Tuesday, August 23, 2016

From Austria to America

This blog post is an interview of Florian Huelbig given by Esther Moerdler, the Communications intern.

Every Austrian man, when he completes high school, must serve his nation either through military service or through volunteer work. Florian Huelbig, Flo, chose to spend his year volunteering abroad. He spent part of his time in the Vienna office of Austrian Service Abroad, an NGO that focuses on memorial and service opportunities abroad for these post-high school young men, 6 months in Barcelona and 6 months right here, at MJH.

Do they teach a lot about WWII and the Holocaust at your high school?
They taught a lot about the Second World War and about the humiliation of Jews and the concentration camps. They focused mostly on Jews, but we hardly learned about the genocide of the Roma. I really wanted to learn new things and be an advocate, and make the world better.

What made you choose coming here versus going to the army?
I wanted to do something sustainable after graduating high school. I was always interested in studying the Holocaust and Roma culture. So I went to Barcelona for the first half of the year, where I worked for a Roma organization and the second half is here, working with my second focus.

What have you gotten to do here so far?
My main duties are translating and summarizing audio testimonies for the Collections & Exhibitions department. I also do research and help with the database. I try to help where I can.

What is one of the most interesting things you’ve learned while being here at the museum?
Now I’ve been measuring artifacts. They’re so interesting and mostly in German, so I can read them easily. It’s interesting and sometimes it’s a little…I’ll hold a bullet and know that this bullet killed people. It’s a little uncomfortable. It’s interesting to see all the things that people have donated to the museum.

Did you come here with other people?
No. I came here with no one.

How has that been?
It’s been really exciting. I’ve enjoyed living alone for the first time and making new friends. It has been super awesome. I’m glad I came here alone. It’s just a proof that I can survive on my own.

How do you like NYC?
It’s great. I really like it so far. Sometimes it’s a little too big and stressed out. I’m more the type to chill a little bit, not the type to stress. It’s NYC; you can’t compare any other city to NYC.

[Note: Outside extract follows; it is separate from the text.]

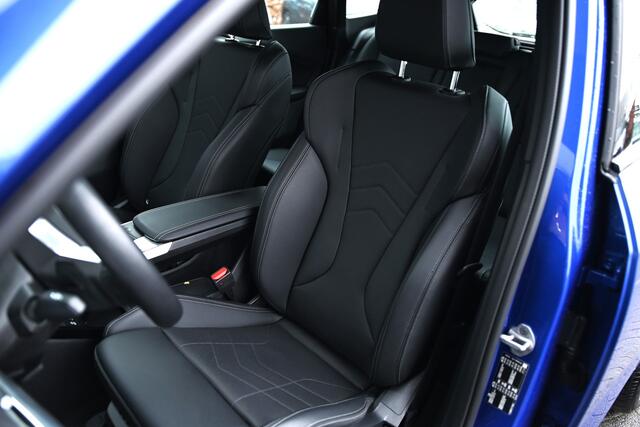 BMW X1 sDrive18i M Sport Automaat / Trekhaak / Sportstoelen / Achteruitrijcamera / M Adaptief onderstel / Comfort Access / Adaptieve LED / Stoelverwarming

What’s your favorite part of the city?
I think it’s the Meatpacking District because it’s so cool with its many restaurants. It’s not really hipster, it’s just modern and has a lot of young people there. I like the shopping there too. I like Williamsburg as well. It’s cool, you meet interesting people there.

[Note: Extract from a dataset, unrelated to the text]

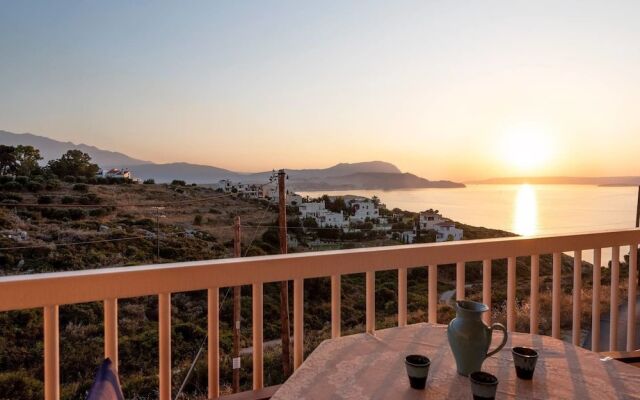 Plaka Sea View Apartment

What’s the craziest thing that’s happened to you in the city?
So I visited a friend in Brooklyn and after my visit I went to a barber nearby on Bedford Street. It was at like 9 o’clock PM. The barber turned to me after and said, “Don’t cross the street, if you do you’ll get robbed.” I was like, “what?!” and she said, “Trust me trust me, don’t cross the street.” It was crazy. Every city is at some point dangerous, but it was just unexpected. I went to the barber and after I couldn’t cross the street. That had never happened to me before.  

What do you have planned after this?
I’m going after this to South America trip for a few weeks after this. I’m going to Mexico, Lima, Costa Rica, Cuba, and after that Buenos Aires. I have a friend who is doing the same program but in Costa Rica doing service there. This is my first time in South America and first time in America as well. It’s been a whole new experience. Next year I will go to university in Vienna, well in a suburb of Vienna. I’m going to study audio and film. I want to make documentary films. I like the idea of learning from the movie you’re seeing. I’m open for anything though. I’m just excited for the experience.

If you could give one piece of advice to someone who is coming to New York from, let’s say Austria, what would it be?
If it was someone coming from Austria, which is a pretty small country, they wouldn’t necessarily know about big cities like New York. I think they have to take their time and not be stressed out by the City, just enjoy it.

Any final thoughts?
I’ve really enjoyed my time abroad, especially at the museum. Everyone has been so kind to me. If I had the opportunity to come here again, I’d definitely do it.